Raffaele Pinto - Universitat de Barcelona



Picasso e la coda del desiderio.


Si è cercato di spiegare il cubismo con la matematica, la
trigonometria, la chimica, la psicoanalisi, la musica, e non so con che
altra cosa ancora. Tutto ciò non è stato che letteratura, per non dire
'non senso', ed ha portato al cattivo risultato di accecare la gente
con delle teorie[1].

L'idea che le teorie accechino può rappresentare un utile pretesto
ermeneutico per una nuova riflessione sul temperamento estetico di Picasso,
che giustifichi la persistenza della sua validità nel contesto culturale
odierno.
Sembra logico infatti dedurre, dall'assioma sull'annullamento
teoretico della luce ("accecare la gente con delle teorie"), l'assioma
opposto, che solo la prassi illumini, e che la visione sia quindi in se
stessa prassi, vitalmente necessaria, forse, come lo sono gli occhi
all'esistenza fisica delle persone. Il paradosso ideologico di tali tesi
apparirà subito nella sua scandalosità appena si pensi che la tradizione
filosofica occidentale ha identificato la filosofia con la luce, cioè il
pensiero con la visione, come dimostra il fatto che praticamente tutti i
termini che descrivono il fenomeno della astrazione rinviano al campo
semantico della visibilità: idea, speculazione, riflessione... Il concetto
stesso di forma, così essenziale nella antica filosofia, prima di divenirlo
nell'arte moderna, sarebbe impensabile senza il riferimento trascendentale
ad un approccio visivo al reale. La rivoluzione estetica di Picasso
consiste dunque innanzitutto in una inversione del rapporto analogico fra
il pensiero astratto (le teorie) e la luce, il che spiega la sua viscerale
avversione ad ogni formalismo codificato: vedere significa, per l'artista,
eliminare il diaframma teorico (razionale e letterario) che, come uno
schermo, ci impedisce di percepire il mondo. Il paradigma platonico di una
luminosità che coincide con l'idea e rivela la forma, è esattamente
rovesciato in un paradigma (picassiano, nel suo radicalismo) di una
luminosità che coincide con la sensibilità più primaria, anteriore, quindi,
a qualunque astrazione. In parole sue,

l'arte non è l'applicazione di un canone di bellezza, ma ciò che
l'istinto e il cervello possono concepire indipendentemente da ogni
canone[2].

E la sua pittura è leggibile appunto come ricerca puntigliosa della
percezione autentica, che lungi dal darsi nella ingenuità di un rapporto
spontaneo con le cose, deve essere faticosamente raggiunta attraverso la
decostruzione della impalcatura teorica ed ideologica che le offusca.
Pragmatismo, quindi, inerente alla visione ed interno alla percezione.
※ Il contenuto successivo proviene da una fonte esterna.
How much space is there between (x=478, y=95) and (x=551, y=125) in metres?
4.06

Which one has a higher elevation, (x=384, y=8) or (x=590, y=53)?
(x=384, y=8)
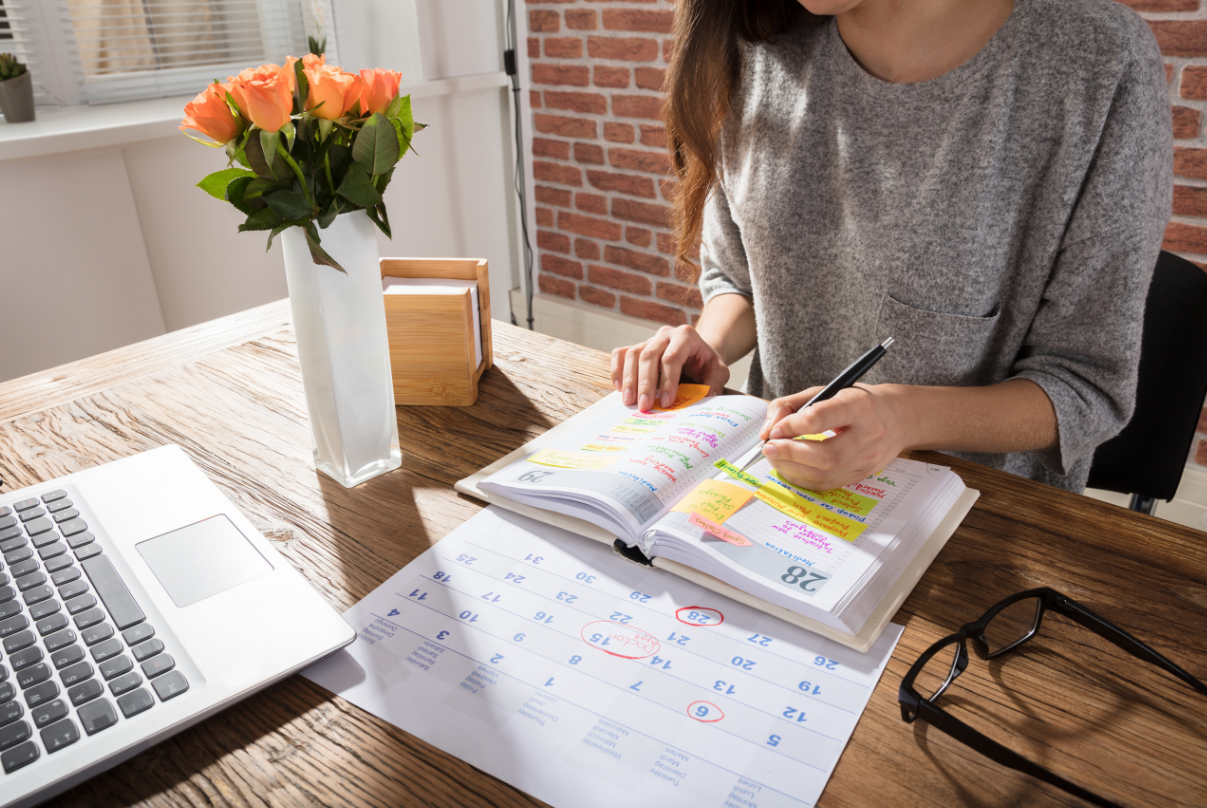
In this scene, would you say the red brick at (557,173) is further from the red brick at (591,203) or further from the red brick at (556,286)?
the red brick at (556,286)

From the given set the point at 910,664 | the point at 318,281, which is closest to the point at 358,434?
the point at 318,281

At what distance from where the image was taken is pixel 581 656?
21.4 inches

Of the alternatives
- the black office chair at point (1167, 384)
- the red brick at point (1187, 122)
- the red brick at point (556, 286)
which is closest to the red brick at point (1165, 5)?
the red brick at point (1187, 122)

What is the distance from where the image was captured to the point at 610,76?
2.24 m

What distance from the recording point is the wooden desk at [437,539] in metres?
0.46

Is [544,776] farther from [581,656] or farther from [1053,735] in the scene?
[1053,735]

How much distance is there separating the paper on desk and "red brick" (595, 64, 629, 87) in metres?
1.88

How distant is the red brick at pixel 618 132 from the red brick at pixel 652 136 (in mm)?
44

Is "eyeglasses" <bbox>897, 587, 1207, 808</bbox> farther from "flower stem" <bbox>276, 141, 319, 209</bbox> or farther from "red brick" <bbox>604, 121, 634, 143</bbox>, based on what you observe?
"red brick" <bbox>604, 121, 634, 143</bbox>

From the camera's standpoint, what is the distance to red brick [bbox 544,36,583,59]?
228 centimetres

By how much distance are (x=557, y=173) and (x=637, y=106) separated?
39 centimetres

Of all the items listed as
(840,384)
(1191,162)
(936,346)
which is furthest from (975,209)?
(1191,162)

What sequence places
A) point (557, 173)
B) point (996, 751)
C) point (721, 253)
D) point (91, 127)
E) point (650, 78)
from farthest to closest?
1. point (557, 173)
2. point (650, 78)
3. point (91, 127)
4. point (721, 253)
5. point (996, 751)

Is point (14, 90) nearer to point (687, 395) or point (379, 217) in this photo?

La
visibilità appare allora come espressività essenziale, svelamento
traumatico del mondo e scoperta del suo vero volto, così occulto alla
sensibilità convenzionale da risultare irriconoscibile nella fedele
restituzione, ad opera dell'artista, delle sue patologiche distorsioni.
Ma cosa può significare l'assioma dell'accecamento prodotto dalla
razionalità teorica sul piano, che ora ci riguarda, della invenzione
letteraria? Se la razionalità si manifesta, nell'arte, come teoria, sotto
quale veste essa si presenta nel linguaggio? In altri termini, qual è la
funzione di occultamento e mistificazione che nel testo letterario oscura
il significato delle parole? È ancora il pittore che ci viene in aiuto, con
la lucidissima coscienza del significato estetico delle sue invenzioni
letterarie. All'intervistatore impertinente, che gli rimprovera gli errori
di ortografia che apparentemente intorbidano la sua scrittura, risponde:

Ebbene? Dagli errori si conosce la personalità, hombre! Se mi mettessi
a correggere gli errori di cui mi parli, per accordare le parole con
regole che non hanno nulla a che vedere con me, ciò che è mio si
perderebbe nella grammatica che non ho mai assimilato; preferirei
inventarne una per la mia fantasia, piuttosto che costringere le mie
parole in un ordine che non mi è proprio[3].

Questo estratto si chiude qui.